Mississippi’s largest hospital: ‘We are full,’ urges people to follow coronavirus rules
Published 2:18 pm Thursday, July 9, 2020
Mississippi hospital leaders said surging COVID-19 coronavirus patients are overwhelming a number of hospitals in the state.
“We are seeing in Mississippi, an increase in the number of cases. We are seeing an increase in the number of deaths. We are seeing an increase in the number of hospitalizations,” the University of Mississippi Medical Center Vice Chancellor LouAnn Woodard said. “We are full. Many days in the last few weeks. We have had more patients than we have rooms. We’ve been holding patients in the emergency rooms and other places.”
Woodward said the solution isn’t a question of going back to a full state lockdown, but that Mississippians must change their ways to stop things from getting worse.
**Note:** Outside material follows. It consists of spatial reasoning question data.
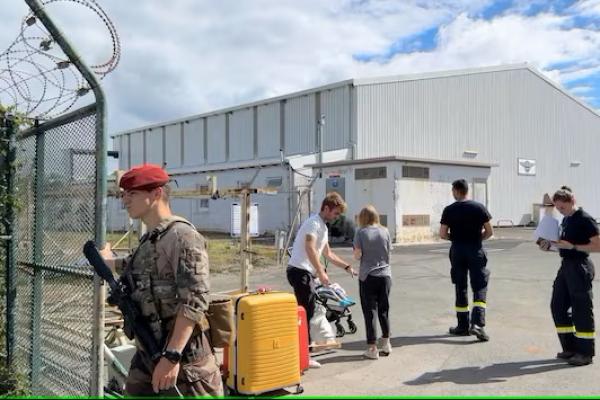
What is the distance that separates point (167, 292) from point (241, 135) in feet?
110

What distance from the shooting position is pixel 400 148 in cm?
3036

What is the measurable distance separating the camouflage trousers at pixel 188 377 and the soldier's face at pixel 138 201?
78cm

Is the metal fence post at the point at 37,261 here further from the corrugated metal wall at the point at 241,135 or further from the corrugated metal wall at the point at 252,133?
the corrugated metal wall at the point at 241,135

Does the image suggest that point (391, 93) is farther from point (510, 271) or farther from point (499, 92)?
point (510, 271)

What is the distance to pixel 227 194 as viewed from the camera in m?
10.0

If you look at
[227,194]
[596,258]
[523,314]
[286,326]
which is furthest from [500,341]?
[596,258]

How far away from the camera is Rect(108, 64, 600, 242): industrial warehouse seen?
916 inches

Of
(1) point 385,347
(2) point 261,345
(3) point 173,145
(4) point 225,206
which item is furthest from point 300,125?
(2) point 261,345

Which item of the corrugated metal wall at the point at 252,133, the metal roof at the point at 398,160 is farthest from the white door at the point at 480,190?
the corrugated metal wall at the point at 252,133

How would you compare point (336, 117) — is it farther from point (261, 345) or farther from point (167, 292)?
point (167, 292)

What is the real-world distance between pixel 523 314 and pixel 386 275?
3509mm

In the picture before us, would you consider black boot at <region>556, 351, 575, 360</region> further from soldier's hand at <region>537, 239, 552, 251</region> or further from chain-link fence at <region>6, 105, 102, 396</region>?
chain-link fence at <region>6, 105, 102, 396</region>

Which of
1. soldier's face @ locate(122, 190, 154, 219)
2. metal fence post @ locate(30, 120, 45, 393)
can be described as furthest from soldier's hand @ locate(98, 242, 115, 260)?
metal fence post @ locate(30, 120, 45, 393)

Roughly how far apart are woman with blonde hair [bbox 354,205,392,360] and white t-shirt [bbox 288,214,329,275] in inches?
21.6
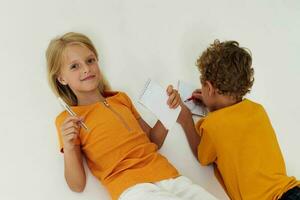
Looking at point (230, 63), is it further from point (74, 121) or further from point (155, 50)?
point (74, 121)

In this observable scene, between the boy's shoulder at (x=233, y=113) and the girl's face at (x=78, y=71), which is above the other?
the girl's face at (x=78, y=71)

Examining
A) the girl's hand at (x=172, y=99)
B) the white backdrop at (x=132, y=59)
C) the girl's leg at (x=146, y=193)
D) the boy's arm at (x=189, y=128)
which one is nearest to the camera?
the girl's leg at (x=146, y=193)

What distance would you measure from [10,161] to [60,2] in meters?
0.62

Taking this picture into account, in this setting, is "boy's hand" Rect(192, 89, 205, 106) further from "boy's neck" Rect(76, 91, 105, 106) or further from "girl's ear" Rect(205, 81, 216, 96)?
"boy's neck" Rect(76, 91, 105, 106)

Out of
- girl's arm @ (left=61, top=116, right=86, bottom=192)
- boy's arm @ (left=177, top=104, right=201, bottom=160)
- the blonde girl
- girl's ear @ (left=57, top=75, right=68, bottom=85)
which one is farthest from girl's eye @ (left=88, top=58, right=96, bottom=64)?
boy's arm @ (left=177, top=104, right=201, bottom=160)

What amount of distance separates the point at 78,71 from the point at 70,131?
0.74ft

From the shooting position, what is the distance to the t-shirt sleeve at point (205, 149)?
130 cm

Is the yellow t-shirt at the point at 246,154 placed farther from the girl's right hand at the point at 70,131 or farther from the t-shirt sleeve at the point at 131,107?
the girl's right hand at the point at 70,131

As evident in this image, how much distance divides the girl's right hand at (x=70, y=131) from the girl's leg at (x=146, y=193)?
206mm

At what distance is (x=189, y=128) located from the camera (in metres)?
1.43

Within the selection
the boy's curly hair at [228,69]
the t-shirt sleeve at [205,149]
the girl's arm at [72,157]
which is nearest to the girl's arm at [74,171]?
the girl's arm at [72,157]

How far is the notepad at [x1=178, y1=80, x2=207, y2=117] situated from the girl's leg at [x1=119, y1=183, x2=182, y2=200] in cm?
44

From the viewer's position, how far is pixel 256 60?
1.78 m

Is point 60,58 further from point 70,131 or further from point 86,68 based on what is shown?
point 70,131
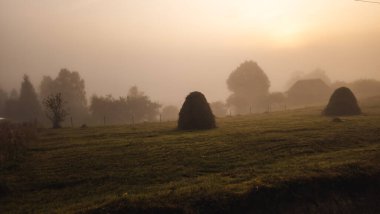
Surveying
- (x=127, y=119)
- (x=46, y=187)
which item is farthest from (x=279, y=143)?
(x=127, y=119)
“Right now, we are seeing our largest surge of patients,” she said. “I am convinced, we cannot shelter in place through the duration of this pandemic. I am also convinced that what we’re doing now is not working. It is not safe, it is not smart and it is not effective.
“We went from shelter in place to wide open,” she said. “What we have got to find is the right place in that middle ground. We have got to find a place to live … live with this virus for the foreseeable future.”
“Things are not normal, and we cannot behave as if they are,” she said.
Woodward was joined by other hospital and state healthcare leaders at a news conference.
The Mississippi State Health Officer Dr. Thomas Dobbs said people need to be aware that impact of the virus is going to get worse if Mississippians don’t take it seriously.
“Not only is it here; it’s gonna get worse,” Dobbs said. “Yesterday, five hospitals of our biggest hospitals in the state had zero ICU beds, zero. An additional four had 5 percent or less, an additional 3 had less than 10 percent.
“Our biggest medical institutions who take care of our sickest patients have no room to take care of additional folks,” he said. “Now is the time for the hospitals have to step up and counter the impacts of reckless social behavior.”
Dobbs said increasingly Mississippi hospitals, particularly in the Jackson area, are running out of room and fears it will be worse in the coming days.
“We’re sending people out of state all the time because Mississippi hospitals cannot take care of Mississippi patients,” he said.